Understanding Keyword Search Engine Optimization

I don’t know if it’s frustrating, troubling, or amusing.  But some people seem to think that keyword research and keyword selection are the same in the world of keyword search engine optimization.  They are not.

I speak with many business owners.  They typically seem to think in very general terms:  “I want to rank for this keyword.”

That’s nice.

If you want immediate gratification, it’s called paid search or pay-per-click.  If you want to win with search engines, you need to learn what it takes to succeed.

Keyword research and keyword selection are different because of what is at stake.  You can research keywords until you get so tired that your head crashes into your keyboard.  But just looking at data has no real consequences for how the keywords are going to perform on a web site and gain favor with search engines like Google.

Keyword selection unlike keyword research must be made in the face of many factors affecting an Internet marketing campaign.  They include relevance, competitors, in your domain name.

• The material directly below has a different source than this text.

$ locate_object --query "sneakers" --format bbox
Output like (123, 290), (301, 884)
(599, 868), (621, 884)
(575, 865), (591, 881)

As an online marketing specialist, I know how to size up a situation.

How do you know which factor is more important than another?  You don’t.  Think of it as a scale where you’re weighing two objects.  In this case, were actually weighing many different objects.  But for simplicity sake we’ll focus on two.

Let’s put a few items on one part of this scale like what keywords are already ranking well, how well competitors are ranking, whether keywords are beginning to appear in your website analytics, and how much content you have today to support the keywords.

On the other side of the scale, let’s place your website  age, the number of pages on your website, your domain name, and how many inbound links you have to your website.

You are probably getting the picture.  In other words, it’s a lot of data to consider.  Now, you could map all of that out on an excel document and back it up with some type of formula.  But it really comes down to an intuitive sense of what to do with the data right before your eyes.

Your final decisions with keyword selection have more to do with experience than most anything else.  Nothing is equal.  You might think that one set of factors is going to outweigh the other simply because your ranking well today for some keyword phrases.  On the other hand there is a lot of power in a domain name that includes at least one of the keywords you are really targeting.

Given all those variables, you have to decide what path to take.  Brace yourself for more intangibles.  It’s hard to get your arms around some factors.  What about your capacity to add content to existing pages or with new pages?  I can’t give you the special formula for how many pages you need to support any given keyword phrase.  My best advice is not to go over the top.  In incremental approach is your best bet.